Based on the demonstrated efficiency of HMW poly(I:C) antiviral priming, we further used this in vivo model of interaction to complete the characterization of the antiviral immune priming in the oyster. The use of poly(I:C) in place of a replicating virus allowed to analyze immune responses in a non-pathogenic context, in the absence of any interference that may occur via specific viral proteins.

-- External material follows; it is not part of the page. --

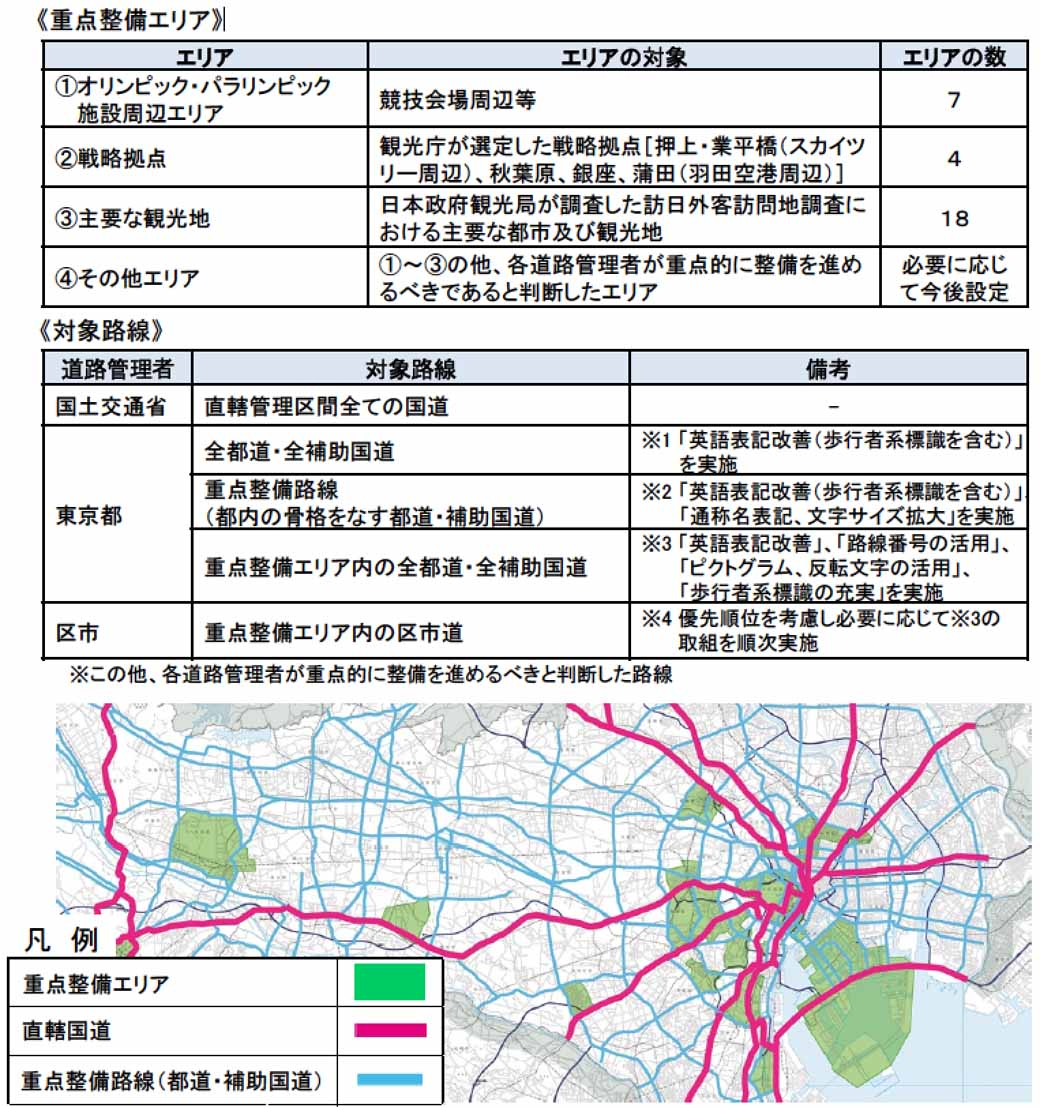 ministry-of-land-infrastructure-and-transport-promote-road-signs-improvement-towards-the-tokyo-olympic-and-paralympic20160129-2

We originally showed that the viral load reduction (OsHV-1 DNA detection below quantification limits) due to poly(I:C) priming was related to a significant decrease in oyster mortalities when facing the OsHV-1 virus with an average survival rate of 95% (ranging from 100% to 78%) over experiments in laboratory conditions. In addition, we demonstrated for the first time that the priming effect was as efficient in experimental challenges using OsHV-1 as in the field when facing a naturally occurring disease outbreak. Priming with poly(I:C) indeed induced in the field, over two independent deployments during two successive years, an average survival rate of 88% (ranging from 80 to 93%). Once again, if viral loads remained low nine days after immersion in the field, we were able to detect virus DNA in primed oysters at 14 days after immersion, when the mortality rates were still low. This is probably due to heterogeneity in efficiency of poly(I:C) treatment and the fact that we tested a batch of oysters that did not reached 100% survival and experienced from 8% to 17% mortality. In mammals, Poly(I:C) was also shown to be a good therapeutic agent against herpes simplex virus (HSV-2) that did not prevent viral infection but decreased disease44. Interestingly, previous studies on the causative agents and etiology of the massive juvenile oyster mortalities revealed that the respective role of bacteria versus OsHV-1 was still unclear in this polymicrobial disease hampering development of effective prophylactic and therapeutic interventions57,58,59. Our results originally demonstrate that when the virus replication is impaired, disease does not occur which strengthens the hypothesis that the OsHV-1 virus plays a major role in triggering the disease19. However, additional studies will be required to decipher whether oysters actually die from a viral disease or from a secondary bacterial infection as demonstrated for vertebrate viral diseases. In these cases virus would act as a primary offender leading to dysfunctional innate immune response and enhanced susceptibility to bacterial infection60,61.

We also investigated the specificity of poly(I:C) priming in the oyster. When challenged with a pathogenic bacterial strain, poly(I:C)-primed oyster survival did not exceed 13%. This result suggests that poly(I:C) would specifically induce an antiviral response. In invertebrates, a variety of studies have addressed the specificity of enhanced protections qualified as immune priming, and observed notable differences, from cross-reactivity (non-specific)62 to highly specific63,64. The degree of specificity associated with this phenomenon is thus likely to be dependent on the pathogen and immune mechanisms involved. However, in the oyster, previous studies showed that C. gigas possesses distinct and specific antiviral and antibacterial responses53, but also that priming with heat-killed bacteria wasn’t efficient in protecting oysters against OsHV-130. Added to the fact that nucleic acid injection induces IFN-like pathways in vertebrates and invertebrates, not regulated following bacterial infection, it further suggests that the protection might be specific to an antiviral protection29,30,31,53. Nevertheless, future work should test challenging poly(I:C) (or other nucleic acid)- primed oysters with different pathogenic bacterial strains to generalize this statement and confirm whether it is a hallmark of oyster antiviral immune priming.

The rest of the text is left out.